(Captioned web image data)

BEGIN

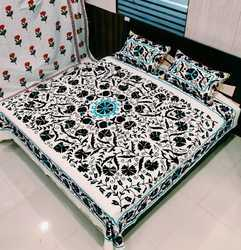 Embroidered Bed Sheets With Pillow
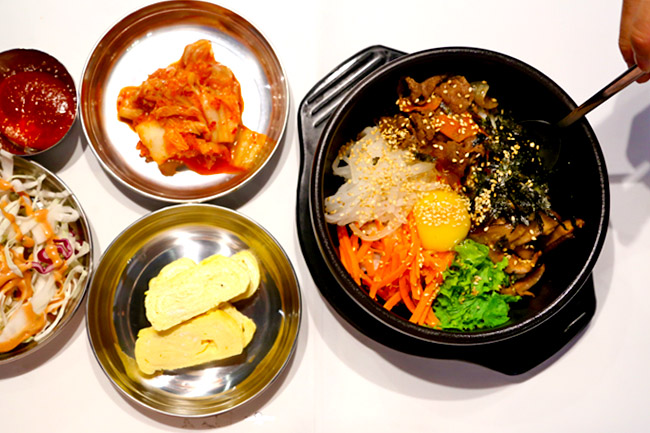 The Gogi – Korean BBQ Restaurant With Delicious Army Stew At Alexandra Central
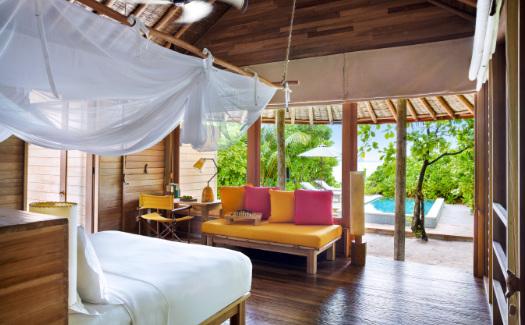 Interior of ocean beach villa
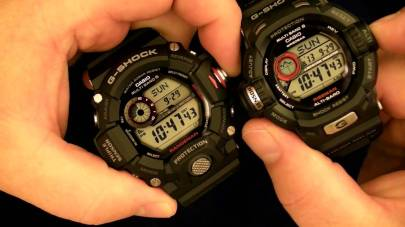 Rangeman and Riseman.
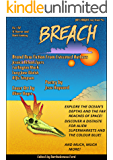 Breach - Issue #02: NZ and Australian SF, Horror and Dark Fantasy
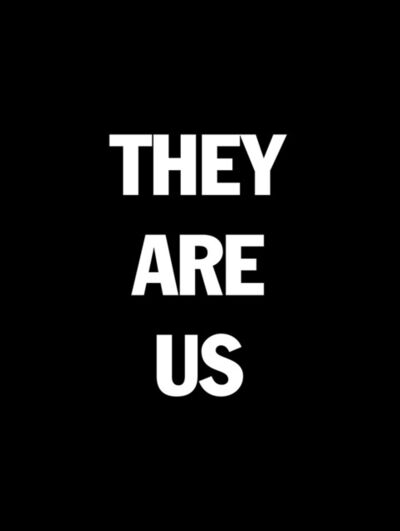 Hank Willis Thomas, 'They are Us, Us is Them', 2017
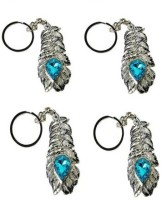 Chainz Pack Of 4 OMG Keychain Keychain (Multicolor)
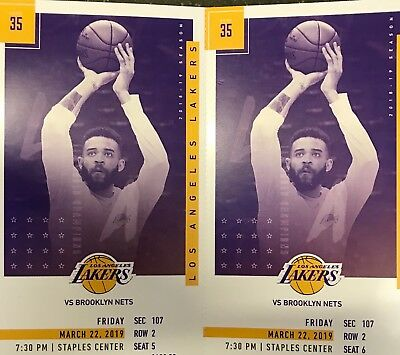 LOS ANGELES LAKERS vs BROOKLYN NETS 2 TICKETS 3/22/19 Section 107 ROW 2
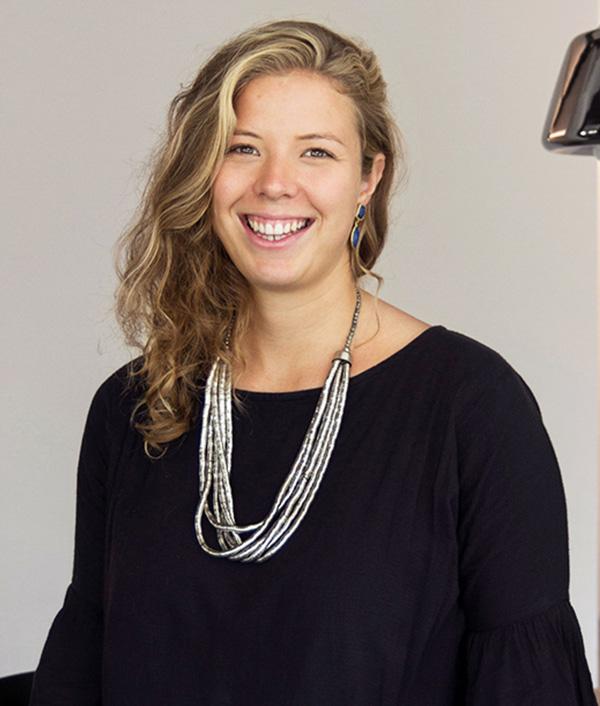 Xenia Meier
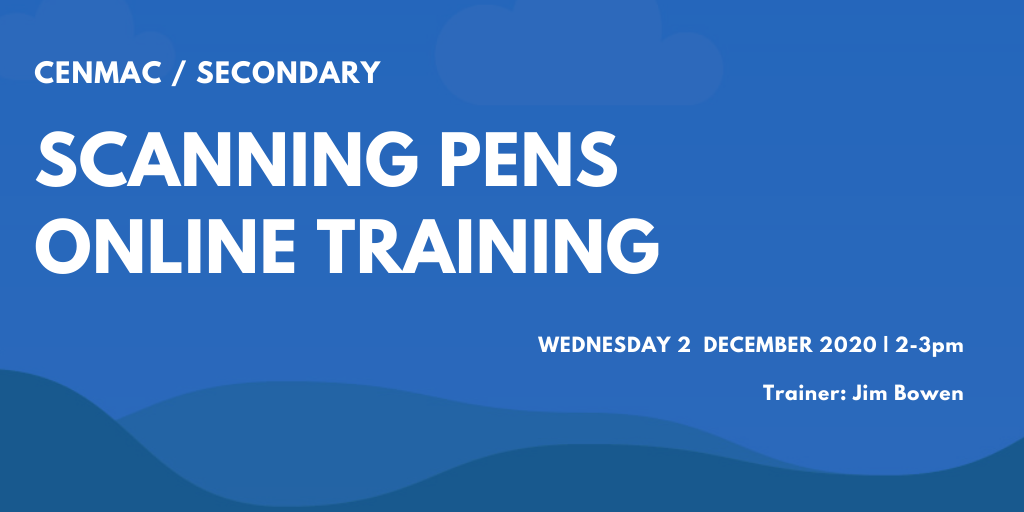 Blue graphic with text  scanning pens training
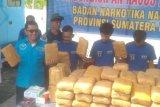 BNN Sumut sita 143 kg ganja jaringan Aceh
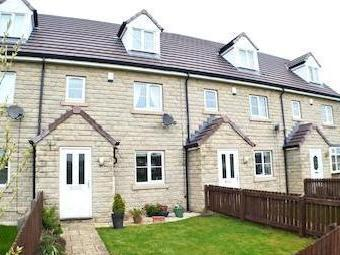 Redwood Avenue, Royston, Barnsley, South Yorkshire S71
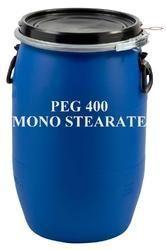 PEG 400 Mono Stearate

END

## TO DO
Please set down exactly the lines from the first line of the data above through the line with "Hank Willis Thomas, 'They", both included, leaving out the pictures.

## FINISHED EXERCISE
 Embroidered Bed Sheets With Pillow
 The Gogi – Korean BBQ Restaurant With Delicious Army Stew At Alexandra Central
 Interior of ocean beach villa
 Rangeman and Riseman.
 Breach - Issue #02: NZ and Australian SF, Horror and Dark Fantasy
 Hank Willis Thomas, 'They are Us, Us is Them', 2017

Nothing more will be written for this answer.